(190aa) Exploring the Metabolic Shift Associated with Cancer Hypermutation

Somatic mutations are a key characteristic and driving force of malignant transformation, and their specific patterns facilitate diagnosis and prognosis across a wide variety of cancer types. In some cases, a tumor will exhibit an exceedingly high mutational burden, which can shroud driver mutations from passengers, and may alter its response to certain treatment types. Many of the causes of this “hypermutation” phenotype are known, and include environmental (e.g., tobacco smoke and UV light) and endogenous (e.g., dysfunctional DNA repair proteins) sources. Beyond genomic instability, however, the effects of hypermutation are less clear, especially with regards to resulting changes in the transcriptome, and much less the metabolic network. Given the importance of aberrant metabolism in cancer, we sought to investigate the link between DNA hypermutation and the metabolic network in tumors.

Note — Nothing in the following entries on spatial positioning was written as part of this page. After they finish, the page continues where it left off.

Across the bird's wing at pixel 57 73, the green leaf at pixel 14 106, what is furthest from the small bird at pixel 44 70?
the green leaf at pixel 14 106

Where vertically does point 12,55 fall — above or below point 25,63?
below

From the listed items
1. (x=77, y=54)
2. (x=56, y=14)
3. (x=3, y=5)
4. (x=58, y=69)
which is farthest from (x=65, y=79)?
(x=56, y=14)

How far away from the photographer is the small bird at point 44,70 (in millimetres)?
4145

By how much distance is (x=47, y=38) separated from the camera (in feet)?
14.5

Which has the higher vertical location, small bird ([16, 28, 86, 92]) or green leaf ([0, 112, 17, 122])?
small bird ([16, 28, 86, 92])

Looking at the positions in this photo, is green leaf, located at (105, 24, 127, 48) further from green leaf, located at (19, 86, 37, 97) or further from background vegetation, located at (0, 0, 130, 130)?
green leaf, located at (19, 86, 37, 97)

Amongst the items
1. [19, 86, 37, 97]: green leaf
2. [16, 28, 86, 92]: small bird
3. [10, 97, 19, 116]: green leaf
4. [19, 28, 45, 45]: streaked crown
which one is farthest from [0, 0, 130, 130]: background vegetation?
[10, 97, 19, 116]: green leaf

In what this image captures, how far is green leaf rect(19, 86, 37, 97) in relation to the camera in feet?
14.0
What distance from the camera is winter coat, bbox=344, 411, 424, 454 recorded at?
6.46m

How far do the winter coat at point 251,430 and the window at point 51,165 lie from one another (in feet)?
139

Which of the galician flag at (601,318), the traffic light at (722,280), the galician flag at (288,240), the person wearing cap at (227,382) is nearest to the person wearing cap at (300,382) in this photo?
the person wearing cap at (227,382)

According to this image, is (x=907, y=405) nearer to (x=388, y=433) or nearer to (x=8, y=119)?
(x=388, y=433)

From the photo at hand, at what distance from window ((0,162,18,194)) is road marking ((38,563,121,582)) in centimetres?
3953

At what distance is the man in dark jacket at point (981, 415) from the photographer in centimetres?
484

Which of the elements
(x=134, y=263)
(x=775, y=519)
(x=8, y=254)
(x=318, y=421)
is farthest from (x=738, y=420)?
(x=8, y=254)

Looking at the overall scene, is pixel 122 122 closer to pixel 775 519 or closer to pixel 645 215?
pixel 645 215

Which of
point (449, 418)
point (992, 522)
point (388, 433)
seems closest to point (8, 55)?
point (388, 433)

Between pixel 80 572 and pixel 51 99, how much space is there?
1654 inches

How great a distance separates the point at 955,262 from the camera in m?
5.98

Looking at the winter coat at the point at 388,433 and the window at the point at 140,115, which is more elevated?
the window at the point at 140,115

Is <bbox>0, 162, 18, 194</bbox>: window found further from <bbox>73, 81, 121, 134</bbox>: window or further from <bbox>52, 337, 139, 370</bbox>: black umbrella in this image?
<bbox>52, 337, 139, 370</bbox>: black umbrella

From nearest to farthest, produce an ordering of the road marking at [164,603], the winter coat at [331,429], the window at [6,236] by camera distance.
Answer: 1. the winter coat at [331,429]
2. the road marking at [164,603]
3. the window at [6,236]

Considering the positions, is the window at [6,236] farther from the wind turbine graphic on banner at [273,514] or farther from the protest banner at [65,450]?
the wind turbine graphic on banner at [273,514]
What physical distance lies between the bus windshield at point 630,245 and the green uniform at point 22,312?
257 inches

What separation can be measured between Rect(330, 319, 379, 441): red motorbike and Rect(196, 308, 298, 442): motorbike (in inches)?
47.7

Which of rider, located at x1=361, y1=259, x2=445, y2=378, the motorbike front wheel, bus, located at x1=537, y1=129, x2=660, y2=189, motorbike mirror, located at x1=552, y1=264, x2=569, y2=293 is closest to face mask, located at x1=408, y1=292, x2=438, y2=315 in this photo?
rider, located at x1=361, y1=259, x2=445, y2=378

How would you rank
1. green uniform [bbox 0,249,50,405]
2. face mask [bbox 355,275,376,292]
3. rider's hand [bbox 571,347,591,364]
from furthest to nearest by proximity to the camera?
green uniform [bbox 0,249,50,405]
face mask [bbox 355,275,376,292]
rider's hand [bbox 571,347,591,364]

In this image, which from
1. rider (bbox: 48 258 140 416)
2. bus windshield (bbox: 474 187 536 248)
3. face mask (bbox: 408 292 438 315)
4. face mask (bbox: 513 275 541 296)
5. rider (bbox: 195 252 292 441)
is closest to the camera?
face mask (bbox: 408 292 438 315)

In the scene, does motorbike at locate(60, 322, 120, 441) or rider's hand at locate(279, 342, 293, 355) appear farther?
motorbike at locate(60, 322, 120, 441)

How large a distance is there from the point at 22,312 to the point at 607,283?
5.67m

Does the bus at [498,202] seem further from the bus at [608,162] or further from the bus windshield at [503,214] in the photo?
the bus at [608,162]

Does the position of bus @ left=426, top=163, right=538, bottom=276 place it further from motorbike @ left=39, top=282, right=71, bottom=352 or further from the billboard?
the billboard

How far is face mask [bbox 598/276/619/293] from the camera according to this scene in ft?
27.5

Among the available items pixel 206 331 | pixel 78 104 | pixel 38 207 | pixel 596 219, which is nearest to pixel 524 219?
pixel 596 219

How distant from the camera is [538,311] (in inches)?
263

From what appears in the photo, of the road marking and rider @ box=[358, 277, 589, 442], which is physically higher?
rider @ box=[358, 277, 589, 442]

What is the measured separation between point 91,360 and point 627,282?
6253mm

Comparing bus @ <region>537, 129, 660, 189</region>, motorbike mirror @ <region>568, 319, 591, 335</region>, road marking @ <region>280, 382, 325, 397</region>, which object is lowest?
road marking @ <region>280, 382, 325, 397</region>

Using whole-exome sequencing data and RNA sequencing data from ~9,000 patients spanning over 30 different cancer types retrieved from The Cancer Genome Atlas (TCGA), we systematically explored the relationship between hypermutation status and metabolic gene expression. Samples were classified as hypermutated if they possessed at least 10 mutations per Mb, and metabolic genes were defined as those present in HMR2, a human genome-scale metabolic model. Although many cancer types exhibited a negligible connection between hypermutation status and metabolic transcriptome, four carcinomas (colon, endometrial, gastric, and lung) displayed a substantial shift in expression. These select carcinomas were explored in further detail, using differential gene expression analyses and integration with the HMR2 network to identify coordinated changes in metabolic subnetworks. The results of this study shed light on a largely unexplored link between two key characteristics of cancer cells—hypermutation and altered metabolism—and reveal specific metabolic processes that may contribute to observed differences in treatment response associated with hypermutation status.